__Task__.
Find the lines in the entries that follow where the word "species" occurs, and state how many there are, with no other words.

---+---

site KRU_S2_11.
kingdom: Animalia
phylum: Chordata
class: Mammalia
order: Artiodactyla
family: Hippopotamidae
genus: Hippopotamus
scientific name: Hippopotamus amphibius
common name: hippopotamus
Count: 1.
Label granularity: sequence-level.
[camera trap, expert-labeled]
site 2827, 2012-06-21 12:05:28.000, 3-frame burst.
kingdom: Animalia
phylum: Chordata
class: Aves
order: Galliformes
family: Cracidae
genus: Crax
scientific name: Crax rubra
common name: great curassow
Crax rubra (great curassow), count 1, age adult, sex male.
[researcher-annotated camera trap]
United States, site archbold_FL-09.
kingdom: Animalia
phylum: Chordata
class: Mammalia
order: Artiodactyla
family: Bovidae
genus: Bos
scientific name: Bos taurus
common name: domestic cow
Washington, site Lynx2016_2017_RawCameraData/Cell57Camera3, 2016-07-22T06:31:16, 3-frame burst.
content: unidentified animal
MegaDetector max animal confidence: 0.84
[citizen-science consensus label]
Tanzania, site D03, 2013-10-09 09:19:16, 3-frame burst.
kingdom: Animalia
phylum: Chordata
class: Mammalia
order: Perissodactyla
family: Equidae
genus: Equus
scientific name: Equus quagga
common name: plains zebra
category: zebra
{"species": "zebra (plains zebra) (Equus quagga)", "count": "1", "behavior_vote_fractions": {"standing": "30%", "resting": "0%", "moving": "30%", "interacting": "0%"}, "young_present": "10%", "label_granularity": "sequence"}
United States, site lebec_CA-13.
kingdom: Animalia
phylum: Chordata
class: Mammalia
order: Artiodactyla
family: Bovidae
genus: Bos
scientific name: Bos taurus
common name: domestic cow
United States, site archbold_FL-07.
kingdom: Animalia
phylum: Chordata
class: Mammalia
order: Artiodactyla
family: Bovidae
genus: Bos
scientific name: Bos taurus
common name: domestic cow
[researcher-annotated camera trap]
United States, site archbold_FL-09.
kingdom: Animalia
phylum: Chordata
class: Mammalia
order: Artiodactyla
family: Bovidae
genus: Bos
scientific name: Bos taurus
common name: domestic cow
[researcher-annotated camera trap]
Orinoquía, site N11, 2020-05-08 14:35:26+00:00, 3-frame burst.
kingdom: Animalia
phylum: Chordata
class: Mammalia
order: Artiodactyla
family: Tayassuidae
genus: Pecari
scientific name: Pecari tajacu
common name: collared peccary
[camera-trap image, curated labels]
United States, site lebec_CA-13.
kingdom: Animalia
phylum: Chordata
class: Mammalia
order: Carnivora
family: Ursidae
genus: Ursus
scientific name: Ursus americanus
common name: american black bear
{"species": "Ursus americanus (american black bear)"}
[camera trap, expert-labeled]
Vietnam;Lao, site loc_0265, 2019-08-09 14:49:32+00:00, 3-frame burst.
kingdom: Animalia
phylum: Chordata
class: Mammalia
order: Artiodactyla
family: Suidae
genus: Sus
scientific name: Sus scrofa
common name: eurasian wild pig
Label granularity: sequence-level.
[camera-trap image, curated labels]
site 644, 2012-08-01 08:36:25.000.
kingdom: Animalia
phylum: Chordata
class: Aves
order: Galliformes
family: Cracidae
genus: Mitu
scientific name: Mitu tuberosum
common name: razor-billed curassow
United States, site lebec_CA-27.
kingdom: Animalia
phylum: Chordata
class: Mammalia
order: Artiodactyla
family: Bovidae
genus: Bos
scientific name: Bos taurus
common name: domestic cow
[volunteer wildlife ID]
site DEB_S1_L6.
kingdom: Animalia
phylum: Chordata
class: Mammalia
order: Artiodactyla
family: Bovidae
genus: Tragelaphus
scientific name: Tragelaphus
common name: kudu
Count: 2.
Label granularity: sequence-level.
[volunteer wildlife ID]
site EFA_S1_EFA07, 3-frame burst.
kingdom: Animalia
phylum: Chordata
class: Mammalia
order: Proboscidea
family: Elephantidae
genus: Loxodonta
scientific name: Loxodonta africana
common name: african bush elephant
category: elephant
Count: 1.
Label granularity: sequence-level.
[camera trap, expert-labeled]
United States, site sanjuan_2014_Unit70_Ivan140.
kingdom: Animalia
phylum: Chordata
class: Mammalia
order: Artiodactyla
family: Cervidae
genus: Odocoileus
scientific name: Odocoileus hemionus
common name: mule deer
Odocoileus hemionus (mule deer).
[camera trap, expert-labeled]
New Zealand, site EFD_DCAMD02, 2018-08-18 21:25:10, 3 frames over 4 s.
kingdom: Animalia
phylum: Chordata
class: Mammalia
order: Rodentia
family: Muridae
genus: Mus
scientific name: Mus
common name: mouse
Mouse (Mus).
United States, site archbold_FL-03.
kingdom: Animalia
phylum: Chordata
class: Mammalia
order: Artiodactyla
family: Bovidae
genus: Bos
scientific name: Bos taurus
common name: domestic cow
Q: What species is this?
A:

---+---

__Response area__.
3